__EXERCISE GOAL__. Filter on the word "Please": copy each matching line from the listing below.

=== DATASET EXCERPTS ===

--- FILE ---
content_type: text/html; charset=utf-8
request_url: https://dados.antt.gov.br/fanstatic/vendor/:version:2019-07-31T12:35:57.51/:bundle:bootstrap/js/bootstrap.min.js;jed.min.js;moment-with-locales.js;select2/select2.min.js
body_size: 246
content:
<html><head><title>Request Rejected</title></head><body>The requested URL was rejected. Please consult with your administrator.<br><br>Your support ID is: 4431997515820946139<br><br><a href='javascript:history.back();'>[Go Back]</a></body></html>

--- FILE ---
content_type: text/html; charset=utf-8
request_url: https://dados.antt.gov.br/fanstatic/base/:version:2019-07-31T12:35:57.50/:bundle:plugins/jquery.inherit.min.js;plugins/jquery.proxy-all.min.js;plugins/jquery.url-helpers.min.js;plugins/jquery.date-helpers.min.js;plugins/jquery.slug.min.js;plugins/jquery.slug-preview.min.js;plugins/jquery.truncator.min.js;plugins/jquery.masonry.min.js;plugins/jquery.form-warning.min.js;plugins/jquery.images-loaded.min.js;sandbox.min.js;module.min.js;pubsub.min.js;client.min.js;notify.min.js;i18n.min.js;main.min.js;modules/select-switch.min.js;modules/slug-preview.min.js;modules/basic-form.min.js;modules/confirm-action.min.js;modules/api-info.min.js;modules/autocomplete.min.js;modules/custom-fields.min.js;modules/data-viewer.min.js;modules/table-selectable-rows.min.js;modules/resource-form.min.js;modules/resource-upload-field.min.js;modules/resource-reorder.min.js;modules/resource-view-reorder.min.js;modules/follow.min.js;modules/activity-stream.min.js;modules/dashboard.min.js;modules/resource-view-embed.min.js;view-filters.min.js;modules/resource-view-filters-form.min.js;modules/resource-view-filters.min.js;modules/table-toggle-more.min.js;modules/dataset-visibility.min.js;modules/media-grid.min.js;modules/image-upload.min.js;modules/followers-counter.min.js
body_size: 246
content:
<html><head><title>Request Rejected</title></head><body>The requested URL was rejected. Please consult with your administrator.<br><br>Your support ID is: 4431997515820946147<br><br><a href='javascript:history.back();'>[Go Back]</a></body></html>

===
=== DATASET EXCERPTS ===

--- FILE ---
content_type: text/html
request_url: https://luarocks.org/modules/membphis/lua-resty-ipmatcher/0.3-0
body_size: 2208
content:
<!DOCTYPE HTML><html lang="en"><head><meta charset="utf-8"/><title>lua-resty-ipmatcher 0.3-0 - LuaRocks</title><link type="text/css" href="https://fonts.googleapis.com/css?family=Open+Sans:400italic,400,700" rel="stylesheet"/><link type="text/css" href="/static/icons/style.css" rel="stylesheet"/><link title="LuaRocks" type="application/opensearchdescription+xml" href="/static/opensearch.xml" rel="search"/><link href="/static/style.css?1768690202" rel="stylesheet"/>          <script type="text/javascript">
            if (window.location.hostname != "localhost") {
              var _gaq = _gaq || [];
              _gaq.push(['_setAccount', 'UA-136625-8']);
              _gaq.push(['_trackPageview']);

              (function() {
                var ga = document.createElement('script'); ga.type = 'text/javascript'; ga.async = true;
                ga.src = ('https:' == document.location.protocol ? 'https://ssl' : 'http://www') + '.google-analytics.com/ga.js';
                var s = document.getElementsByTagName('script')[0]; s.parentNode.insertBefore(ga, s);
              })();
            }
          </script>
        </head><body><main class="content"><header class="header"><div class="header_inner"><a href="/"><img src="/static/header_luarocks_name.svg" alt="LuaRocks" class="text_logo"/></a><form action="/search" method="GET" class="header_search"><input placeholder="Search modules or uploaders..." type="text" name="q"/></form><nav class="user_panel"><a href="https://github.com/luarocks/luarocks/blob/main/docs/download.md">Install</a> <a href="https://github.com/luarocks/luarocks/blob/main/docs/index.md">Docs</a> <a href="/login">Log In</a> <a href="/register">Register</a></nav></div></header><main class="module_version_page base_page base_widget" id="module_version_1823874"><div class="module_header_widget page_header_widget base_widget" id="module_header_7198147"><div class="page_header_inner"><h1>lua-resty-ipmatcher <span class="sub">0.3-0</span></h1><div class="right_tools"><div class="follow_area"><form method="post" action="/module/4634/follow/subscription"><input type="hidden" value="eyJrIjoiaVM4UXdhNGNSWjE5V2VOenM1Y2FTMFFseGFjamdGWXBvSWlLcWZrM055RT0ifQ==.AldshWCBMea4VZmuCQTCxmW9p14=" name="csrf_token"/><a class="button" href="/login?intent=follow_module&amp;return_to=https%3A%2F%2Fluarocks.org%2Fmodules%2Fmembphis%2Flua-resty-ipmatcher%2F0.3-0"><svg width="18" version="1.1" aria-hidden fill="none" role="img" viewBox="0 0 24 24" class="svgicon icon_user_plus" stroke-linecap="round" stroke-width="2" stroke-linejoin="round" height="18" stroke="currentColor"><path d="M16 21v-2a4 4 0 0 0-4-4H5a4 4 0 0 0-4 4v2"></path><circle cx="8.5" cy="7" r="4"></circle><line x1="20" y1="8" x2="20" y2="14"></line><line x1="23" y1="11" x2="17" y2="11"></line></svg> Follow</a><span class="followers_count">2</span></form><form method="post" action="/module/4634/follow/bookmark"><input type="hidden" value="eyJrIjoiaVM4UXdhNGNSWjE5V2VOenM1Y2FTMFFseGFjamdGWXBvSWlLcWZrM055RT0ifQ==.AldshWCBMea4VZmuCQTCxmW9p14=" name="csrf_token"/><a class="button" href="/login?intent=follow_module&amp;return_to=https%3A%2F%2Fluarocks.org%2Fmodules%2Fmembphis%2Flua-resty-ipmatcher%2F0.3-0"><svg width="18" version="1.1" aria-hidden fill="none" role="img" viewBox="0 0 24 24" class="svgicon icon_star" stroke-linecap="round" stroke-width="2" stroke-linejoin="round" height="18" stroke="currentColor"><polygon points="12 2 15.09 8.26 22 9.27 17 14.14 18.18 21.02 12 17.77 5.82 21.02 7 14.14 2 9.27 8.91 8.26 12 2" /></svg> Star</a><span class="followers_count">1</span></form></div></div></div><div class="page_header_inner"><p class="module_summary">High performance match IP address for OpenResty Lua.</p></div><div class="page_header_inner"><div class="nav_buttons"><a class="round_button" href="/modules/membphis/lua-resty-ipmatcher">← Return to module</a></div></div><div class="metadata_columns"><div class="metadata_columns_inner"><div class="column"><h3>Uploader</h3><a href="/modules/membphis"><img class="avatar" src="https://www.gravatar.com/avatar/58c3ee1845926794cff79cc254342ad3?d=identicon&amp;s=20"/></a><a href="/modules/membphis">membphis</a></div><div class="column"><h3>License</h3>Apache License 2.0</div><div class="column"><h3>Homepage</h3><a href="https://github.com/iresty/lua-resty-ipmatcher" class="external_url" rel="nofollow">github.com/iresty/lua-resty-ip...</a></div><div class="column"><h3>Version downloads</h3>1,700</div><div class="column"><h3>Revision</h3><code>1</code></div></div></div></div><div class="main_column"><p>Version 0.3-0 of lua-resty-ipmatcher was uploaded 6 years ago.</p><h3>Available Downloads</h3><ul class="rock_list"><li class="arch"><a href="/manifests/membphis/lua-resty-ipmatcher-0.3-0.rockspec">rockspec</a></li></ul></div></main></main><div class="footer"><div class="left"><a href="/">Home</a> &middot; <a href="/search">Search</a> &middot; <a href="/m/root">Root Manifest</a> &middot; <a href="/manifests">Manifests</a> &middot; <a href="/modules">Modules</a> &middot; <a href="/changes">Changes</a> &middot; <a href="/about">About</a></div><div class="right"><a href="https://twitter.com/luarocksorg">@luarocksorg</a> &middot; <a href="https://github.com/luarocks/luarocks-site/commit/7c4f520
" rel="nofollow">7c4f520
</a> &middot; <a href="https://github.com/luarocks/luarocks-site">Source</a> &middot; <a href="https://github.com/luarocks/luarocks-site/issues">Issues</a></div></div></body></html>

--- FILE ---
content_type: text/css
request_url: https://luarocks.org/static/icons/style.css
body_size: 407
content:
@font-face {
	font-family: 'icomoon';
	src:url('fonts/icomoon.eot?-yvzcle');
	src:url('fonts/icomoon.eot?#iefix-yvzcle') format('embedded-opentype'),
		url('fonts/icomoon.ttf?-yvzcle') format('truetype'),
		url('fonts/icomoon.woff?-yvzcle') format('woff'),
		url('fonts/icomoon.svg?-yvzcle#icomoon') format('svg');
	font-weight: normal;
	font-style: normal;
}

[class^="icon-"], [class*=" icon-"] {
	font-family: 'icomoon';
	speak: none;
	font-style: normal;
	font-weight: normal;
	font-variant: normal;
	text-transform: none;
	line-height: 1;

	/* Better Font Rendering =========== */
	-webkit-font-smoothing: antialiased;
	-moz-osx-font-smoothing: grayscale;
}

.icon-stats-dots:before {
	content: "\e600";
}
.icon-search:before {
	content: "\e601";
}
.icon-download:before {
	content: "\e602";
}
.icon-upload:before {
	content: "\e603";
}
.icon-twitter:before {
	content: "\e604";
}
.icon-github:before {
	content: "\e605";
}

===
=== DATASET EXCERPTS ===

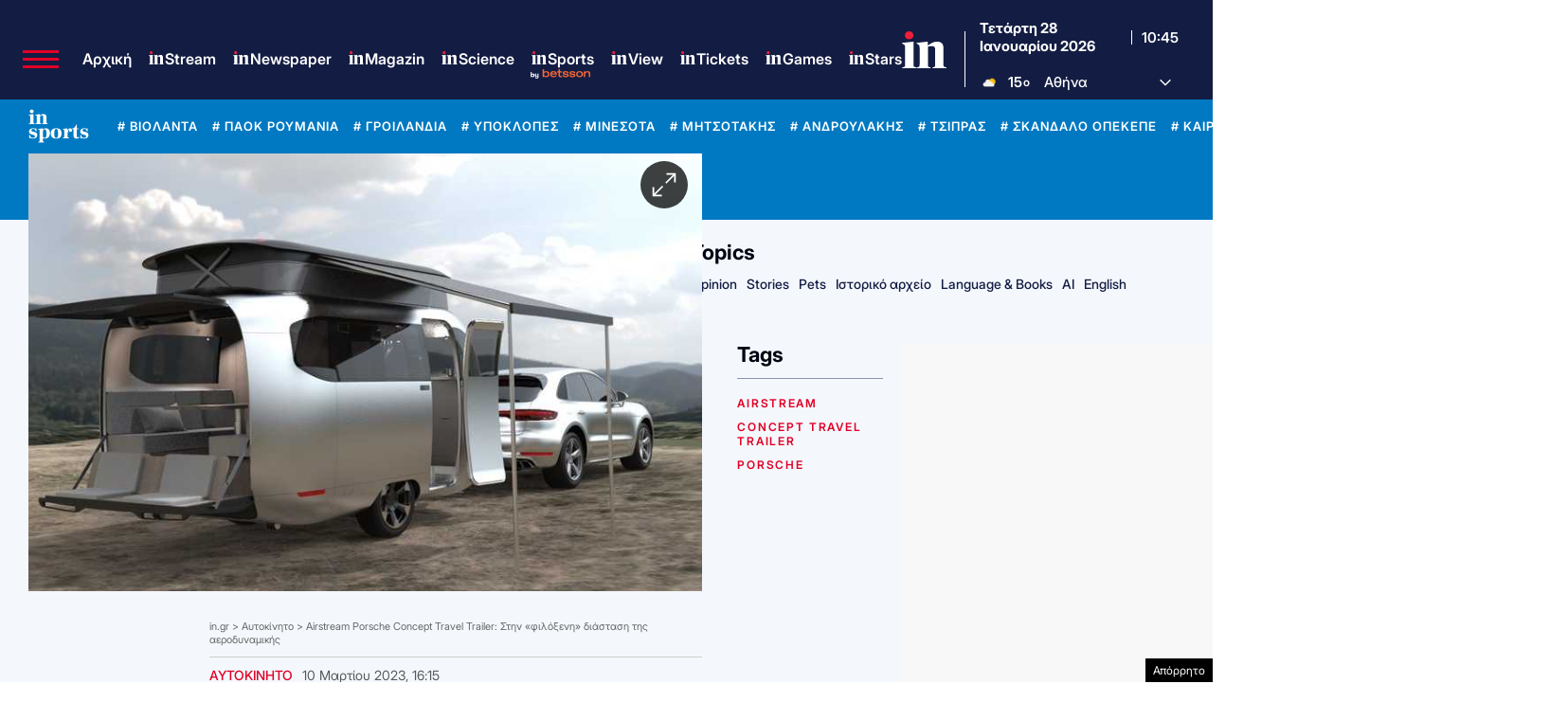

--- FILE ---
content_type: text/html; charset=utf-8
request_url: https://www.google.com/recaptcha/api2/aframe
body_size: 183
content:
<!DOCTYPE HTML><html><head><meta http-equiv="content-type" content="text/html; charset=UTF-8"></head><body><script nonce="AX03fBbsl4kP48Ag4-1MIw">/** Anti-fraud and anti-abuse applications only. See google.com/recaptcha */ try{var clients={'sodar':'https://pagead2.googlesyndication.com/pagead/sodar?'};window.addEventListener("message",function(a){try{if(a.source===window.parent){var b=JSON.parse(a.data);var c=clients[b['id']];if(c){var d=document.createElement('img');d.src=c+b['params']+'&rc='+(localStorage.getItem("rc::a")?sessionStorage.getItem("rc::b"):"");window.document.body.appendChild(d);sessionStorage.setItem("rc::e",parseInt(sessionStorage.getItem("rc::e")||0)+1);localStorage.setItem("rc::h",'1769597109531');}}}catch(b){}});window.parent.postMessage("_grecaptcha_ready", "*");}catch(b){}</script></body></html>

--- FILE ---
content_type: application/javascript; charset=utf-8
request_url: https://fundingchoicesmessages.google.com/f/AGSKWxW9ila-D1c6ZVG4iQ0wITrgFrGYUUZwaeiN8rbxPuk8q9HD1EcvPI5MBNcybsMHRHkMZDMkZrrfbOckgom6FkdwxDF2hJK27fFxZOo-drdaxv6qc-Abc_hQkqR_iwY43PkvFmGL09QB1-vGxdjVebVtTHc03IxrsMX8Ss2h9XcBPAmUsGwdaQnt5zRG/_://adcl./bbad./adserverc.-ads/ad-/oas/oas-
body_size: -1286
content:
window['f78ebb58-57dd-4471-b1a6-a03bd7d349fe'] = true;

===

__EXERCISE RESPONSE__.
<html><head><title>Request Rejected</title></head><body>The requested URL was rejected. Please consult with your administrator.<br><br>Your support ID is: 4431997515820946139<br><br><a href='javascript:history.back();'>[Go Back]</a></body></html>
<html><head><title>Request Rejected</title></head><body>The requested URL was rejected. Please consult with your administrator.<br><br>Your support ID is: 4431997515820946147<br><br><a href='javascript:history.back();'>[Go Back]</a></body></html>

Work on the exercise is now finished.